Anesthesia must adapt to the 'boutique' experience of ASCs, CEO says

Recent years have seen major changes in the ASC field, from the introduction of outpatient heart surgery and total hip replacement surgery to CMS flip-flopping on the inpatient-only list.

Phil Eichenholz, MD, CEO of anesthesia at Tacoma, Wash.-based Sound Physicians Anesthesia, told "Becker's ASC Review Podcast" the changes ASCs are experiencing are forcing anesthesia programs to adapt, too.

Note: This is an edited excerpt. Listen to the full podcast episode here.

Question: How does the growth in surgery center utilization require anesthesia programs to do things differently?

Dr. Phil Eichenholz: Not so long ago, and in many surgery centers still, one anesthesiologist comes and takes care of one surgeon. That's an outmoded way of looking at it, and we need to say, 'What's more efficient and what's more cost effective?' I think the answer increasingly is anesthesia care teams, meaning anesthesiologists working in concert with a number of CRNAs all at one point.

> Collected data:
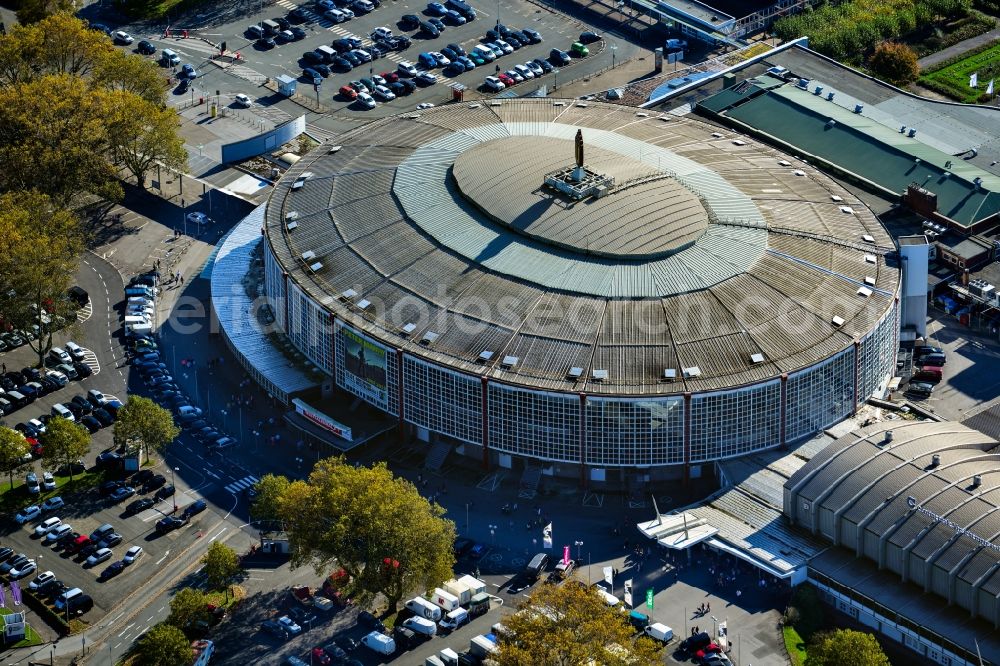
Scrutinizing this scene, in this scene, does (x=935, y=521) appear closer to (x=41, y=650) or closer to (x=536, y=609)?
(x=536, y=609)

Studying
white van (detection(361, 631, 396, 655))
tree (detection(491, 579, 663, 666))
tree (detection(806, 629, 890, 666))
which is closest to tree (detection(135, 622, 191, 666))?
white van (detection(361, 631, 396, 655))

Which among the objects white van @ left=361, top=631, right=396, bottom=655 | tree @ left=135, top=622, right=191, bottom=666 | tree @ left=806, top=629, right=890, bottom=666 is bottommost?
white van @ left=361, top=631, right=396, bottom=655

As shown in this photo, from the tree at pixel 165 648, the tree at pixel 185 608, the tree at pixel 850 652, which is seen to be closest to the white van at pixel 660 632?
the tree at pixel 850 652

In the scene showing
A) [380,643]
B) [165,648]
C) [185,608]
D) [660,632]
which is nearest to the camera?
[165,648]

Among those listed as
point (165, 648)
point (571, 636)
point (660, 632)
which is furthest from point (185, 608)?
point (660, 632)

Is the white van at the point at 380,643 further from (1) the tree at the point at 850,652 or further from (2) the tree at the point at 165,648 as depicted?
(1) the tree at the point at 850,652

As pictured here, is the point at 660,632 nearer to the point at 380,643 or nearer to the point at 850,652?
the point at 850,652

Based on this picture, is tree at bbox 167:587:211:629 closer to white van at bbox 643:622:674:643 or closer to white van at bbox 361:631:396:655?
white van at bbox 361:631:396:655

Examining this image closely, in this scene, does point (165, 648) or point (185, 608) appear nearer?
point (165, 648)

...

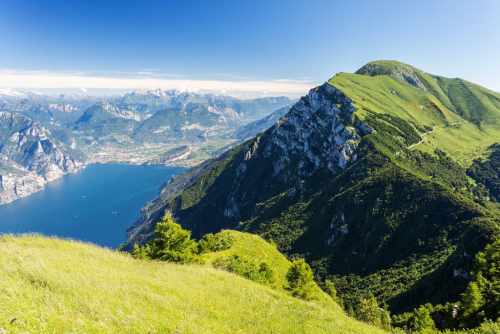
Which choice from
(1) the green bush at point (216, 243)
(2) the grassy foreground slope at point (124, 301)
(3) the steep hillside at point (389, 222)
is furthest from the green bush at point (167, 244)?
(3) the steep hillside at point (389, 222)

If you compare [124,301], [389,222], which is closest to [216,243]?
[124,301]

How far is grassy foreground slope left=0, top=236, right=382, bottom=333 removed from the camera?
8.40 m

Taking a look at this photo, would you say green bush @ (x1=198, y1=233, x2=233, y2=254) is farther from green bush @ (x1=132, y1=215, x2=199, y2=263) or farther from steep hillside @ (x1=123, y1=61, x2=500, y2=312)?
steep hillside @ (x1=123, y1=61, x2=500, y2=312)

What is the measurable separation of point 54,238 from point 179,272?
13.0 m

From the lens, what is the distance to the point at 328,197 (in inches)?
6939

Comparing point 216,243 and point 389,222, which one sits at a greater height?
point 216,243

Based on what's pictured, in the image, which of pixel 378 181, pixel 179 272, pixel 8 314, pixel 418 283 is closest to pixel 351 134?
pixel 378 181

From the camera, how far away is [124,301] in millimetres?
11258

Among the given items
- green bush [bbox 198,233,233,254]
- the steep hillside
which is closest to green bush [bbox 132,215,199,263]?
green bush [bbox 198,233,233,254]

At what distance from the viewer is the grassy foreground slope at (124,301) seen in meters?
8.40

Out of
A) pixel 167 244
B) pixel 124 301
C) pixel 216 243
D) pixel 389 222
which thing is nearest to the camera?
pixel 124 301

...

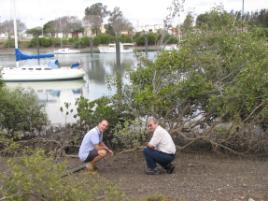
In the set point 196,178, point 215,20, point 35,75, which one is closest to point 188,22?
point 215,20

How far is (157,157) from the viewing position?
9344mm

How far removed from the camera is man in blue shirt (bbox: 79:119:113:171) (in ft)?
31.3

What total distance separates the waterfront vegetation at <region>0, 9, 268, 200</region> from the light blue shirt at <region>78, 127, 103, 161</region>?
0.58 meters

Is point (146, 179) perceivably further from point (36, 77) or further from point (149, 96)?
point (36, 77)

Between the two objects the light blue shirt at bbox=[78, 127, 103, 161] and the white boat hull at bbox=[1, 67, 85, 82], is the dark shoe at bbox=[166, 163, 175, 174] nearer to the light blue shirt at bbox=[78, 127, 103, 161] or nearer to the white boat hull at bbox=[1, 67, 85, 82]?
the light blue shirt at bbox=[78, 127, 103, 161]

> What you will do:
• a. Write out the passage of the article on anesthesia in ASCs between "Anesthesia must adapt" and "the inpatient-only list.", inclusive.
• b. According to the article on anesthesia in ASCs, where is Sound Physicians Anesthesia based?

> Expected outputs:
• a.
Anesthesia must adapt to the 'boutique' experience of ASCs, CEO says

Recent years have seen major changes in the ASC field, from the introduction of outpatient heart surgery and total hip replacement surgery to CMS flip-flopping on the inpatient-only list.

• b. Tacoma, Wash.